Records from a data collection
+===+
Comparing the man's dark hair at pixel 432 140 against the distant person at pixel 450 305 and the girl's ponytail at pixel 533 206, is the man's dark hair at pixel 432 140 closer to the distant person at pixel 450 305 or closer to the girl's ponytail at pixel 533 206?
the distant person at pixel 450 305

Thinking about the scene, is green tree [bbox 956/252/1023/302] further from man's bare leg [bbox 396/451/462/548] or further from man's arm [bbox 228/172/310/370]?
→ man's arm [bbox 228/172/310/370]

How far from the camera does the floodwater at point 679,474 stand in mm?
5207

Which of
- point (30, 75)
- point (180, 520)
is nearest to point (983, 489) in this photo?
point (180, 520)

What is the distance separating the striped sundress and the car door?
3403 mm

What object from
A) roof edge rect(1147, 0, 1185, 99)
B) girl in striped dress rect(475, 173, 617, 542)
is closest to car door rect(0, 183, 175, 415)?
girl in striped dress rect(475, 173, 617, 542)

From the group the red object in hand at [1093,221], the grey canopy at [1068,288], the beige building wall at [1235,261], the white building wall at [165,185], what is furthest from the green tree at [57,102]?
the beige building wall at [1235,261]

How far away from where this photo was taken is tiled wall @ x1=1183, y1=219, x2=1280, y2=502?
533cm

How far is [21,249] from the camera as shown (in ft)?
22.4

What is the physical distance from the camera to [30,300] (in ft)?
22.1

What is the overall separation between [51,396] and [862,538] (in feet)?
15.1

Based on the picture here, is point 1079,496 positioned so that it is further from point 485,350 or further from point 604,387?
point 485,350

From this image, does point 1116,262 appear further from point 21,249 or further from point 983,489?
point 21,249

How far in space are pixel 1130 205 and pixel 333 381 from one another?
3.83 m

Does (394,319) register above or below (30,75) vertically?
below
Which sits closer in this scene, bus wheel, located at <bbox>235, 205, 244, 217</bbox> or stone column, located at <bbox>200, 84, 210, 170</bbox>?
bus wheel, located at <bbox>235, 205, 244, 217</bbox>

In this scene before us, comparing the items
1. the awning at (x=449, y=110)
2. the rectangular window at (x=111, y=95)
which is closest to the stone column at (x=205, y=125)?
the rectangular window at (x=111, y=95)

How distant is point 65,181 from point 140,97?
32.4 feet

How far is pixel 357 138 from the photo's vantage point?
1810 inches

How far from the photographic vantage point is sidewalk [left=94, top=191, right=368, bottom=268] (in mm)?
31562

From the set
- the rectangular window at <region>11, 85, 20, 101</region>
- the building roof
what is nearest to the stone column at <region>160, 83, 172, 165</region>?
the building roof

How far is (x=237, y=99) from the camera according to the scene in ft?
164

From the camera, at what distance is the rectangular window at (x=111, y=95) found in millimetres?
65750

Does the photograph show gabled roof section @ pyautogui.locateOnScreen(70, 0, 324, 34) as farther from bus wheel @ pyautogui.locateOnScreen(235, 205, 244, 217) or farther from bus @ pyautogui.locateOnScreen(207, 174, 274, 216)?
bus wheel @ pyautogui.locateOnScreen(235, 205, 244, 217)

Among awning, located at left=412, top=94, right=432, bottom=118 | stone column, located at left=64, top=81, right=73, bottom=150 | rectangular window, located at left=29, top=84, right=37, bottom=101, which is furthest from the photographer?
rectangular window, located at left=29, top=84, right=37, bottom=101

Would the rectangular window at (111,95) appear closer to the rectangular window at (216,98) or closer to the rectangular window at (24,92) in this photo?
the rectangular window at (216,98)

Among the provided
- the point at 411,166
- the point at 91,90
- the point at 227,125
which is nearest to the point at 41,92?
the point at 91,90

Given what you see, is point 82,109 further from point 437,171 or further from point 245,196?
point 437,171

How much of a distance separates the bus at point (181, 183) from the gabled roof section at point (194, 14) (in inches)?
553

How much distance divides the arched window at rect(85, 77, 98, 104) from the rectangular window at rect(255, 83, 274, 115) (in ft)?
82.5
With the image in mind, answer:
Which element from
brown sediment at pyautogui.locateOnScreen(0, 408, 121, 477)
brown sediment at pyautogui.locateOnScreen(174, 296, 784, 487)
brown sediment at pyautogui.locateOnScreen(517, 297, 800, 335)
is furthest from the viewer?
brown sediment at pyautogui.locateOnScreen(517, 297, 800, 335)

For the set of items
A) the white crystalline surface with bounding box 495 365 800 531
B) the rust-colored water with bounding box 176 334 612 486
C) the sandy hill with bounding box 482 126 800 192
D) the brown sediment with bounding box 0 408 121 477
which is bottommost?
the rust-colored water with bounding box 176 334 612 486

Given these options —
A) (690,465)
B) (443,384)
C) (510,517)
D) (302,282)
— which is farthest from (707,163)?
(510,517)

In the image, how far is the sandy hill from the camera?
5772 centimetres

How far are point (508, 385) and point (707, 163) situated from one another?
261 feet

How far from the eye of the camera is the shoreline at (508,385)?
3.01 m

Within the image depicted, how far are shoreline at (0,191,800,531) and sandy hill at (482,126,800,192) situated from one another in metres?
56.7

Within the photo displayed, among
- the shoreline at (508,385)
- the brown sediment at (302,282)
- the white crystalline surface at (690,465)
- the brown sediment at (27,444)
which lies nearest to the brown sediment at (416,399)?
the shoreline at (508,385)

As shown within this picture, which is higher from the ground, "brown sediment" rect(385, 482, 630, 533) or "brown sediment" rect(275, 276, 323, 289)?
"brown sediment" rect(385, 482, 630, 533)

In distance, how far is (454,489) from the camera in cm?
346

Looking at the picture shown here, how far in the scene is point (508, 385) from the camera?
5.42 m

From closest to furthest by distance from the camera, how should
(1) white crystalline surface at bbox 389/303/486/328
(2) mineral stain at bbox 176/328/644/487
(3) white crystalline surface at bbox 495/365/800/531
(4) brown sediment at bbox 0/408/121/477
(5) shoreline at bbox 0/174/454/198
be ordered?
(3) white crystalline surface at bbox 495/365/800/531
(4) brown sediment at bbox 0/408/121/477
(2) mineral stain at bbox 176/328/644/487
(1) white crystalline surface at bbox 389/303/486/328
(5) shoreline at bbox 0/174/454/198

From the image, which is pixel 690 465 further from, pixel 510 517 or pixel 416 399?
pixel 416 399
+===+
▶ [What is asked]:
Restate the listing in full, word for word.

▶ [Completed exercise]:
Comparing the man's dark hair at pixel 432 140 against the distant person at pixel 450 305 and the girl's ponytail at pixel 533 206, is the man's dark hair at pixel 432 140 closer to the distant person at pixel 450 305 or closer to the girl's ponytail at pixel 533 206?
the distant person at pixel 450 305

Thinking about the scene, is green tree [bbox 956/252/1023/302] further from man's bare leg [bbox 396/451/462/548] or further from man's arm [bbox 228/172/310/370]?
→ man's arm [bbox 228/172/310/370]

How far from the camera does the floodwater at point 679,474 stand in mm?
5207

Which of
- point (30, 75)
- point (180, 520)
is nearest to point (983, 489) in this photo?
point (180, 520)

What is the distance separating the striped sundress and the car door?
3403 mm

What object from
A) roof edge rect(1147, 0, 1185, 99)
B) girl in striped dress rect(475, 173, 617, 542)
is closest to car door rect(0, 183, 175, 415)?
girl in striped dress rect(475, 173, 617, 542)

From the group the red object in hand at [1093,221], the grey canopy at [1068,288], the beige building wall at [1235,261], the white building wall at [165,185], what is furthest from the green tree at [57,102]?
the beige building wall at [1235,261]

How far away from where this photo was taken is tiled wall @ x1=1183, y1=219, x2=1280, y2=502?
533cm

How far is [21,249] from the camera as shown (in ft)?
22.4

What is the physical distance from the camera to [30,300] (in ft)?
22.1

What is the overall separation between [51,396] and [862,538] (in feet)?
15.1

Based on the picture here, is point 1079,496 positioned so that it is further from point 485,350 or further from point 604,387?
point 485,350

From this image, does point 1116,262 appear further from point 21,249 or further from point 983,489?
point 21,249

How far in space are pixel 1130 205 and pixel 333 381 from one another?
3.83 m

Does (394,319) register above or below (30,75) vertically?
below
Which sits closer in this scene, bus wheel, located at <bbox>235, 205, 244, 217</bbox> or stone column, located at <bbox>200, 84, 210, 170</bbox>?
bus wheel, located at <bbox>235, 205, 244, 217</bbox>

In this scene before us, comparing the items
1. the awning at (x=449, y=110)
2. the rectangular window at (x=111, y=95)
which is closest to the stone column at (x=205, y=125)?
the rectangular window at (x=111, y=95)

How distant is point 65,181 from point 140,97?
32.4 feet

How far is pixel 357 138 from the photo's vantage point?
1810 inches

How far from the photographic vantage point is sidewalk [left=94, top=191, right=368, bottom=268] (in mm)?
31562

From the set
- the rectangular window at <region>11, 85, 20, 101</region>
- the building roof
what is nearest to the stone column at <region>160, 83, 172, 165</region>?
the building roof

How far is (x=237, y=99) from the camera according to the scene in ft?
164

From the camera, at what distance is the rectangular window at (x=111, y=95) found in millimetres?
65750

Does the photograph show gabled roof section @ pyautogui.locateOnScreen(70, 0, 324, 34) as farther from bus wheel @ pyautogui.locateOnScreen(235, 205, 244, 217) or farther from bus @ pyautogui.locateOnScreen(207, 174, 274, 216)?
bus wheel @ pyautogui.locateOnScreen(235, 205, 244, 217)

Among awning, located at left=412, top=94, right=432, bottom=118 | stone column, located at left=64, top=81, right=73, bottom=150 | rectangular window, located at left=29, top=84, right=37, bottom=101, which is furthest from the photographer?
rectangular window, located at left=29, top=84, right=37, bottom=101

Would the rectangular window at (111,95) appear closer to the rectangular window at (216,98) or closer to the rectangular window at (24,92) in this photo?
the rectangular window at (216,98)

Among the provided
- the point at 411,166
- the point at 91,90
- the point at 227,125
which is nearest to the point at 41,92?
the point at 91,90

Given what you see, is point 82,109 further from point 437,171 or further from point 245,196?
point 437,171

How much of a distance separates the bus at point (181, 183) from the gabled roof section at point (194, 14) (in inches)?
553

How much distance divides the arched window at rect(85, 77, 98, 104) from the rectangular window at rect(255, 83, 274, 115) (in ft)?
82.5
With the image in mind, answer:
Which element from
brown sediment at pyautogui.locateOnScreen(0, 408, 121, 477)
brown sediment at pyautogui.locateOnScreen(174, 296, 784, 487)
brown sediment at pyautogui.locateOnScreen(517, 297, 800, 335)
is furthest from the viewer?
brown sediment at pyautogui.locateOnScreen(517, 297, 800, 335)

For the set of items
A) the white crystalline surface with bounding box 495 365 800 531
B) the rust-colored water with bounding box 176 334 612 486
C) the sandy hill with bounding box 482 126 800 192
D) the brown sediment with bounding box 0 408 121 477
which is bottommost?
the rust-colored water with bounding box 176 334 612 486

Given these options —
A) (690,465)
B) (443,384)
C) (510,517)
D) (302,282)
— which is farthest from (707,163)?
(510,517)

In the image, how far is the sandy hill from the camera?
5772 centimetres

How far are point (508, 385) and point (707, 163) situated from one another?
261 feet

How far from the eye of the camera is the shoreline at (508,385)?
3.01 m

Within the image depicted, how far are shoreline at (0,191,800,531) and sandy hill at (482,126,800,192) situated from one another in metres?
56.7

Within the photo displayed, among
- the shoreline at (508,385)
- the brown sediment at (302,282)
- the white crystalline surface at (690,465)
- the brown sediment at (27,444)
which lies nearest to the brown sediment at (416,399)?
the shoreline at (508,385)

As shown within this picture, which is higher from the ground, "brown sediment" rect(385, 482, 630, 533) or "brown sediment" rect(275, 276, 323, 289)?
"brown sediment" rect(385, 482, 630, 533)

In distance, how far is (454,489) from the camera in cm?
346

Looking at the picture shown here, how far in the scene is point (508, 385) from the camera?
5.42 m

From closest to furthest by distance from the camera, how should
(1) white crystalline surface at bbox 389/303/486/328
(2) mineral stain at bbox 176/328/644/487
(3) white crystalline surface at bbox 495/365/800/531
(4) brown sediment at bbox 0/408/121/477
(5) shoreline at bbox 0/174/454/198
be ordered?
(3) white crystalline surface at bbox 495/365/800/531
(4) brown sediment at bbox 0/408/121/477
(2) mineral stain at bbox 176/328/644/487
(1) white crystalline surface at bbox 389/303/486/328
(5) shoreline at bbox 0/174/454/198

From the image, which is pixel 690 465 further from, pixel 510 517 or pixel 416 399?
pixel 416 399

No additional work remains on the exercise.